On July 5, 2007, KANZ, KAIP and KAWP became the Company’s wholly-owned indirect subsidiaries as a result of the acquisition of the Company’s joint venture partner’s ownership interests. In connection with that acquisition, our joint venture partner agreed to indemnify the Company up to $19 million for 51 percent of any losses arising out of the competitor’s claims and any third party claims instituted within the two years following the closing that are based on substantially the same facts that are the subject of the NZCC and ACCC investigations.

The Company does not expect additional litigation regarding these Australian and New Zealand matters, if any, to have a material adverse effect on the Company’s results of operations and cash flow.

DATASET CONTENT:

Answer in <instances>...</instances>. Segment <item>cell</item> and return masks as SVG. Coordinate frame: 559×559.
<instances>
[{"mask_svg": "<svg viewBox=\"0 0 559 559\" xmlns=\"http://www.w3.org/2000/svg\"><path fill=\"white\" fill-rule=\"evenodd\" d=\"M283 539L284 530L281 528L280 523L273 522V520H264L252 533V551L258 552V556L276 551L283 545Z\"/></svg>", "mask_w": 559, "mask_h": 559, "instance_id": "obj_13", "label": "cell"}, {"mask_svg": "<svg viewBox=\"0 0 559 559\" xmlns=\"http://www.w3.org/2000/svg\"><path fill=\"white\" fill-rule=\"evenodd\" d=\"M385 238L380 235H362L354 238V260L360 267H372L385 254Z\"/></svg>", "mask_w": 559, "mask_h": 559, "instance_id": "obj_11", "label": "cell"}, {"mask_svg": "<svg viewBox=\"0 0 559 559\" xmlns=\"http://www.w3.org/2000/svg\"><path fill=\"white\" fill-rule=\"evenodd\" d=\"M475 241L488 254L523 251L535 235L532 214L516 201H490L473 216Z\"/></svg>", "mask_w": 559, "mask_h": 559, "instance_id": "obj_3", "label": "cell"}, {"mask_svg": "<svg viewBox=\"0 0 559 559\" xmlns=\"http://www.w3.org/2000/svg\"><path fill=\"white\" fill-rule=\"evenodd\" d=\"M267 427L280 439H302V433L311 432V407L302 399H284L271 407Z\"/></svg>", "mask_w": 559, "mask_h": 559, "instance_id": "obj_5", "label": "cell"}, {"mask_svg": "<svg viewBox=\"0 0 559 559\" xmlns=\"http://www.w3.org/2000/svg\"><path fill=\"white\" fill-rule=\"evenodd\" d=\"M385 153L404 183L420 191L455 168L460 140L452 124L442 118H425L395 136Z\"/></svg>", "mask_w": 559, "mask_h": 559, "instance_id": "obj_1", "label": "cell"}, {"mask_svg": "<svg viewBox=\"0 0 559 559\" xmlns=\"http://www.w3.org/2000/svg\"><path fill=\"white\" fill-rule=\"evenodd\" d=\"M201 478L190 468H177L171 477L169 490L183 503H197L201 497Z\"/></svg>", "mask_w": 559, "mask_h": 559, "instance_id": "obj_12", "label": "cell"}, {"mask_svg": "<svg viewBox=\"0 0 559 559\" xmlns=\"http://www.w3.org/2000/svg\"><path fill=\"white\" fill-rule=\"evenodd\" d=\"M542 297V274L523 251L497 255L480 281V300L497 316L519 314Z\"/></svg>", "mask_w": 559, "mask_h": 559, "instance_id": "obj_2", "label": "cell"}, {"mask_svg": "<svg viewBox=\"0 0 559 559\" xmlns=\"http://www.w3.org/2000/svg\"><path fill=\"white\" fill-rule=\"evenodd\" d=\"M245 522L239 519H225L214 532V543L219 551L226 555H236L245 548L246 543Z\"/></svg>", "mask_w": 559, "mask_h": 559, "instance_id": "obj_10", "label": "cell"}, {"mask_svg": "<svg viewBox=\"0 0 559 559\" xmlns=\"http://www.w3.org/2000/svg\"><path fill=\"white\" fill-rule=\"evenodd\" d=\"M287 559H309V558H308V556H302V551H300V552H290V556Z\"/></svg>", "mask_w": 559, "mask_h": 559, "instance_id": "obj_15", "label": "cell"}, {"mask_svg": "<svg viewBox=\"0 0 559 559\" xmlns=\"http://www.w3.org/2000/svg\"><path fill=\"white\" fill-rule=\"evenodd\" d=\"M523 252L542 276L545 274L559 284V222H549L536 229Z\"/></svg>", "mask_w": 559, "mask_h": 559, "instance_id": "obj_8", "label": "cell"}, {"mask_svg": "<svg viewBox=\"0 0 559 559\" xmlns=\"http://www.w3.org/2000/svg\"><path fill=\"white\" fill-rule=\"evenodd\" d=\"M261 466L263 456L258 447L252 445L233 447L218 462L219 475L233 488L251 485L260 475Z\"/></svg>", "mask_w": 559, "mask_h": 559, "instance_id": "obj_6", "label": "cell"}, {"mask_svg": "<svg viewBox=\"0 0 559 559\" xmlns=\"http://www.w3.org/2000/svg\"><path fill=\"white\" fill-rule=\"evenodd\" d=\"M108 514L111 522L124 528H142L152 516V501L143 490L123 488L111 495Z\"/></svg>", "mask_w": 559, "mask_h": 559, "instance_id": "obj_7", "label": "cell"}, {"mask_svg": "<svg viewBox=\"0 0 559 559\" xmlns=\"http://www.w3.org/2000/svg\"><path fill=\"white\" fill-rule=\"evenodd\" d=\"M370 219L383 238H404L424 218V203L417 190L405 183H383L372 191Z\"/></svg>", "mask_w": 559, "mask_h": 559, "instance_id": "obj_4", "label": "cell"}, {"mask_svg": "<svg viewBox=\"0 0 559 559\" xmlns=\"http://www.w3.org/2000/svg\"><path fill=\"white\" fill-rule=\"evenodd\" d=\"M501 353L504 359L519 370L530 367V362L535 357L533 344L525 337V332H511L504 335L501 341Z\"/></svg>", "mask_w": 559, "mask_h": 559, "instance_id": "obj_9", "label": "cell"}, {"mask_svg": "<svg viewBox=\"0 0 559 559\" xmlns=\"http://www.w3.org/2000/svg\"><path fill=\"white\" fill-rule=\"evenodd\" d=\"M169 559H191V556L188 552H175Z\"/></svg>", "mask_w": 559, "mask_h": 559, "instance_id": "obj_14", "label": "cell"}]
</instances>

JOBS:
A. Could you rewrite the paragraph beginning "On July 5, 2007" in the joint venture excerpt as a brief bulleted list that keeps its main facts?
B. Answer these questions from the joint venture excerpt:
(i) On what date did KANZ, KAIP and KAWP become wholly-owned indirect subsidiaries?
(ii) What is the maximum amount of the partner's indemnity?
(iii) Which two measures does the Company not expect further Australian and New Zealand litigation to materially harm?
C. Print the stretch of the joint venture excerpt from "The Company does" through "and cash flow.", word for word.

LIST OF SOLUTIONS:
A.
- On July 5, 2007, KANZ, KAIP and KAWP became the Company's wholly-owned indirect subsidiaries when the Company acquired its joint venture partner's ownership interests.
- As part of that acquisition, the joint venture partner agreed to indemnify the Company for 51 percent of certain losses, up to $19 million.
- The indemnity covers losses from the competitor's claims. It also covers third-party claims filed within two years after closing that rest on substantially the same facts as the NZCC and ACCC investigations.

B.
(i) July 5, 2007
(ii) $19 million
(iii) Results of operations and cash flow

C.
The Company does not expect additional litigation regarding these Australian and New Zealand matters, if any, to have a material adverse effect on the Company’s results of operations and cash flow.